◆ Passage provided:
Adrian The Cal Bear said:

Vogelsong > Kershaw


Still true to this day in the rings column
It isn't just true in the "rings" column. It is true in the "quality of post-season performance" column.

The OP in this 7+ year old thread came in 2012 when Vogelsong was a 34 year old journeyman about to turn 35, in the midst of a run of 16 consecutive quality starts. Nice. But Kershaw was following up his 2011 Cy Young season with a second place Cy Young season, to be followed by Cy Young seasons the next two years and an MVP in 2014. In the snapshot moment of the 2012 regular season, it was fair to compare how Vogelsong and Kershaw were doing, even if one was a true journeyman and the other a future Hall of Famer who are not comparable, regular season career-wise.

But post-season performance? The journeyman wins. In 2012, the 35 year old Vogelsong had one of the best post-seasons of the division series era, with a 3-0 record and a 1.09 ERA in 24 2/3 innings. And the one game he didn't win was the most crucial performance, allowing only 1 run in 5 innings against the Reds in game 3 of the 2012 NLDS in a game the Giants had trouble scoring in, needing an unearned run in extra innings to win 2-1 and avoid a sweep. If Vogey has a Kershaw-like post-season performance in that game, we're not talking about 3 World Series wins in 5 years. If Vogey has a Kershaw-like performance in either of his 2 games against the Cardinals in the NLCS, we're probably not talking about 3 World Series rings in 5 years. And who knows what happens if Vogelsong doesn't pitch 5 2/3 shut out innings in the World Series, instead of winning 2-0 to go up 3-0 in the series, maybe the Giants lose, and it is a different series.

◆ Your tasks:
1. For each statement about the post comparing Vogelsong and Kershaw, answer yes or no and quote the words of the post that decide it. (a) Vogelsong was 34 when the thread began in 2012. (b) Kershaw won an MVP in 2013. (c) Vogelsong went 3-0 with a 1.09 ERA in the 2012 post-season.
2. Name every baseball team mentioned in the post about Vogelsong and Kershaw.
3. Pick up the post about Vogelsong and Kershaw where it leaves off and keep writing.
You won't need the listing after the post for any of this.

◆ The data:
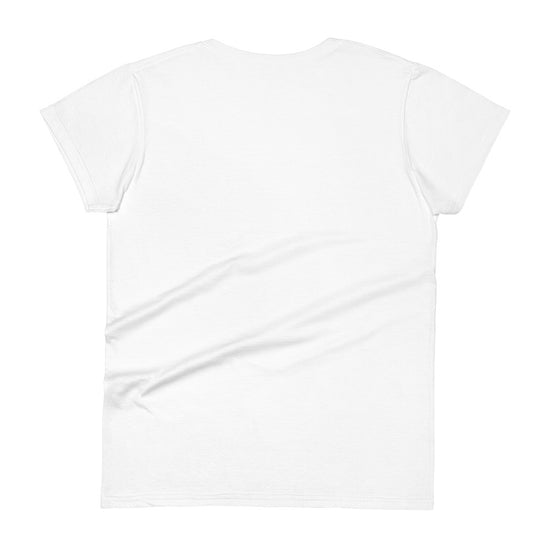 Flushing Queens NYC Women's Grid Tee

◆ Results:
1.
(a) Yes: "Vogelsong was a 34 year old journeyman about to turn 35"
(b) No: "an MVP in 2014"
(c) Yes: "with a 3-0 record and a 1.09 ERA in 24 2/3 innings"

2. Reds, Giants, Cardinals

3.
Vogey had only one good start out of 3 in the 2014 post-season, but by then he was really a washed up 37 year old who pitched reasonably well in the clinching game against the "superior" Nationals in the NLDS, didn't pitch so well in the NLCS and had decent stuff but had what Bochy called "buzzard's luck" in game 4 of the World Series, but the team was able to win all three games. His team was 7-0 in games he started over those two post-seasons.

Kershaw has had the occasional good post-season game, but he can only dream of having a string of 4 starts like Vogey did in 2012. Kershaw, a 4.43 career post-season ERA. Vogelsong, a 2.92 career post-season ERA. Vogelsong > Kershaw is still true to this day in the post-season performance column, rings or no.

Kershaw appears to be a good guy. Giants fans certainly should appreciate that he was very classy in his whole handling of Bumgarner's at bat on the last day of the season. If he was on any team other than the Dodgers, I'd root for him.

The good news for Kershaw is that Vogelsong was 35 when he had his outstanding post-season. Kershaw is only 31, there's still time. When it comes to post-season, he just needs to somehow find his inner 2012 Vogelsong.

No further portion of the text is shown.